_EXERCISE AIM_
In the bench press post, what bench max does the writer hope to reach, and by when?

# My new outlook on Bench Press



## Seeker (Nov 12, 2015)

Many of you  ( not all ) know I've been working out since I was young. Pretty much mostly focused on bodybuilding. Only recently have I  switched, and to be honest,  really cared about increasing my overall strength. 

Of course everyone wants to be strong, myself included! But it never was as important as creating a muscular physique with attention mostly going to isolation type movements. Sure I squatted, hell yeah! I didn't have those massive tree trunks when I was younger from doing leg extensions. 

Bench press was never a priority for me. I built my pecs mostly from doing incline presses, dips, and flat dumbell presses. Bench press was a once and a while exercise.

So jumping into this recent new realm of strength focused style training, Bench Press is one of the 3 lifts that will be needed to focus heavily and improve on to compete in a meet.

Haha I had no idea the technique that goes into benching powerlifting style. It was definitely and still is  my weakest movement. 

I had 99 problems and Bench Press was definitely one of them! I'm really enjoying the progress I've made since I started! I've been practicing my bench for over a year now and I'm ONLY now able to use my lats to drive the weight up. I have finally found the right foot placement, and feeling comfortable keeping my shoulders pinned and pinched on the bench.  My arch sucks and probably always will. 

I still have much to learn and improve but boy have I improved a lot this past year. My max is nothing to brag about. I went from a 325 max to a 375 max and I'm hopeful to hit 400 by next fall. I'm happy, loving, and enjoying my progress.

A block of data
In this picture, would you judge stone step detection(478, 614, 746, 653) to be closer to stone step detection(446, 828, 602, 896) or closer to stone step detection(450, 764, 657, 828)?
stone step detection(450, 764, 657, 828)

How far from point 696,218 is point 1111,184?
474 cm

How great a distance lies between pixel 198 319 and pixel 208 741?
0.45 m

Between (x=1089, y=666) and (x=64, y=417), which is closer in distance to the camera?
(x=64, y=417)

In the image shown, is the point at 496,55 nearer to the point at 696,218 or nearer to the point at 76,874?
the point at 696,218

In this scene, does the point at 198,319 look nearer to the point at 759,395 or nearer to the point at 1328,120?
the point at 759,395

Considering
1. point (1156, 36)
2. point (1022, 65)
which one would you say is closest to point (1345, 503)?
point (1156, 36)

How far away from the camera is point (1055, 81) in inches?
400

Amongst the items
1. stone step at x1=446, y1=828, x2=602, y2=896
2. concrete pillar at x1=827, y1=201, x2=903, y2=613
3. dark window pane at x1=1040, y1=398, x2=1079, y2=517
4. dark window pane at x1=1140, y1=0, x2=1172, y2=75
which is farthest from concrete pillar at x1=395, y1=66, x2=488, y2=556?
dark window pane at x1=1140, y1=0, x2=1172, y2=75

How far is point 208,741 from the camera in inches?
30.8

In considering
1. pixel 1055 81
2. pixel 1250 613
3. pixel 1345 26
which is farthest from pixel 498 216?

_THE RESULT_
400, by next fall.